● WHAT THE TASK ASKS: Copy out the line containing "Within the image" and each line after it, through the last one in the material, exactly as written.
[Start]
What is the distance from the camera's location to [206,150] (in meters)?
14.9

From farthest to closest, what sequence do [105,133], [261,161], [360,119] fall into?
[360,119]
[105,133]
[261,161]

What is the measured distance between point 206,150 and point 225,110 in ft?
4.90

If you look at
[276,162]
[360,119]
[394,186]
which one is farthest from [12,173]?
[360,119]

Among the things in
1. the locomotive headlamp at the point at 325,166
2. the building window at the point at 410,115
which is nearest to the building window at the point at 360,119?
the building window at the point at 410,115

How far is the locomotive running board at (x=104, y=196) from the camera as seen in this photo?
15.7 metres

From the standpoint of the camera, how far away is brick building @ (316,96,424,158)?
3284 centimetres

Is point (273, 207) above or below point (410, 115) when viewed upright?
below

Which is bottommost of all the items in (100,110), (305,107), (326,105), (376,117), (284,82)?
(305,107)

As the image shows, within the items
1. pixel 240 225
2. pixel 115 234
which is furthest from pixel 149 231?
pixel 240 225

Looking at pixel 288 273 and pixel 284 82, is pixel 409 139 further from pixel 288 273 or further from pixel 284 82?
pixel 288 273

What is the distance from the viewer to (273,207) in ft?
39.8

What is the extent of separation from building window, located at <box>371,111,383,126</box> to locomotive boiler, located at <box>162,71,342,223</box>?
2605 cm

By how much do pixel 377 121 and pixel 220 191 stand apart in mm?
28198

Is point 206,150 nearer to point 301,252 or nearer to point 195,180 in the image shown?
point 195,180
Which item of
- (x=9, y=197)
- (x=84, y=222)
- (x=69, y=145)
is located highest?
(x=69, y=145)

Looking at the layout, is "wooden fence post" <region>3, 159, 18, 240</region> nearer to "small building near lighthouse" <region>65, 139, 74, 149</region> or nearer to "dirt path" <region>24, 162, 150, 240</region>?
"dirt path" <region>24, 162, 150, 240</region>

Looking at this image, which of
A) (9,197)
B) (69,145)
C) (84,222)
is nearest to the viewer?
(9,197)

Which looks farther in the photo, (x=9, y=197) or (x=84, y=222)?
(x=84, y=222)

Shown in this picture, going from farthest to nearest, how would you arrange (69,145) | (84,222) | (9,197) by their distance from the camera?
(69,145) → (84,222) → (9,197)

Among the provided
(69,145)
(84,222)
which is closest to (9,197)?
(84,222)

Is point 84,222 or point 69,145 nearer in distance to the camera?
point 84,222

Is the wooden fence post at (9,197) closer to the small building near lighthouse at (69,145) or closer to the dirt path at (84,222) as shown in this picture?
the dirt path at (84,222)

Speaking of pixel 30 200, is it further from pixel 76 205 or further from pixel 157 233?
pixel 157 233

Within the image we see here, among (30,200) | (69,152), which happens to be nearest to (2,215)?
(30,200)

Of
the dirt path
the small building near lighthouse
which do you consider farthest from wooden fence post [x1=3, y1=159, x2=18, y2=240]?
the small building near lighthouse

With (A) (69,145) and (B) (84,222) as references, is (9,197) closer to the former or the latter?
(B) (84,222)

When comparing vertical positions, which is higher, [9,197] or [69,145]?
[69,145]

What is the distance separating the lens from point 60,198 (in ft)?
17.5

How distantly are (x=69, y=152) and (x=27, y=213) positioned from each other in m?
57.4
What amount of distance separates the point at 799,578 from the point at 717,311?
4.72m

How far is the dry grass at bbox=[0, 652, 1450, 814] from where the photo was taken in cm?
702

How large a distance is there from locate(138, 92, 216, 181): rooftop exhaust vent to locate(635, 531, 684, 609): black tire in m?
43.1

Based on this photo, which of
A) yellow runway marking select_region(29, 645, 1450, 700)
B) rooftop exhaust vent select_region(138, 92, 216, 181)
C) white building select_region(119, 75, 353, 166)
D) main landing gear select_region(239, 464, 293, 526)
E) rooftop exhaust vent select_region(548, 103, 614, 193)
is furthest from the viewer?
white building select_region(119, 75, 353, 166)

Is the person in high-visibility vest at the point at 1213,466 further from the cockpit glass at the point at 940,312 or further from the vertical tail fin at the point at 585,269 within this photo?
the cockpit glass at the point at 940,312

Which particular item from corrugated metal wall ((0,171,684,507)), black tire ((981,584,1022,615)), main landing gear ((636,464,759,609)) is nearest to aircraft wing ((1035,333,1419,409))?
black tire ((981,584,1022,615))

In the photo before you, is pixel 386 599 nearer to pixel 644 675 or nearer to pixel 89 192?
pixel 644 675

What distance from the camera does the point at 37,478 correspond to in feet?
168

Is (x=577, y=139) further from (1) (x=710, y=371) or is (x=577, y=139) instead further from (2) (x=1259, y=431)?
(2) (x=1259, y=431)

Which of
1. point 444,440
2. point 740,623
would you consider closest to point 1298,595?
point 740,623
[End]
● RESULT FOR THIS EXERCISE:
Within the image we see here, among (30,200) | (69,152), which happens to be nearest to (2,215)?
(30,200)

Of
the dirt path
the small building near lighthouse
which do you consider farthest from wooden fence post [x1=3, y1=159, x2=18, y2=240]?
the small building near lighthouse

With (A) (69,145) and (B) (84,222) as references, is (9,197) closer to the former or the latter?
(B) (84,222)

When comparing vertical positions, which is higher, [9,197] or [69,145]?
[69,145]

What is the distance separating the lens from point 60,198 (in ft)?
17.5

How distantly are (x=69, y=152) and (x=27, y=213) positioned from each other in m?
57.4
What amount of distance separates the point at 799,578 from the point at 717,311?
4.72m

How far is the dry grass at bbox=[0, 652, 1450, 814] from where the photo was taken in cm?
702

How large a distance is there from locate(138, 92, 216, 181): rooftop exhaust vent to locate(635, 531, 684, 609): black tire in m?
43.1

Based on this photo, which of
A) yellow runway marking select_region(29, 645, 1450, 700)
B) rooftop exhaust vent select_region(138, 92, 216, 181)
C) white building select_region(119, 75, 353, 166)
D) main landing gear select_region(239, 464, 293, 526)
E) rooftop exhaust vent select_region(548, 103, 614, 193)
is furthest from the viewer?
white building select_region(119, 75, 353, 166)

Is the person in high-visibility vest at the point at 1213,466 further from the cockpit glass at the point at 940,312 or further from the vertical tail fin at the point at 585,269 within this photo?
the cockpit glass at the point at 940,312

Which particular item from corrugated metal wall ((0,171,684,507)), black tire ((981,584,1022,615)), main landing gear ((636,464,759,609)) is nearest to aircraft wing ((1035,333,1419,409))?
black tire ((981,584,1022,615))

In the photo before you, is pixel 386 599 nearer to pixel 644 675 or nearer to pixel 89 192?
pixel 644 675

What distance from the camera does the point at 37,478 correspond to in feet?
168

Is (x=577, y=139) further from (1) (x=710, y=371) or is (x=577, y=139) instead further from (2) (x=1259, y=431)?
(2) (x=1259, y=431)

Which of
1. point 444,440
2. point 740,623
would you consider closest to point 1298,595?
point 740,623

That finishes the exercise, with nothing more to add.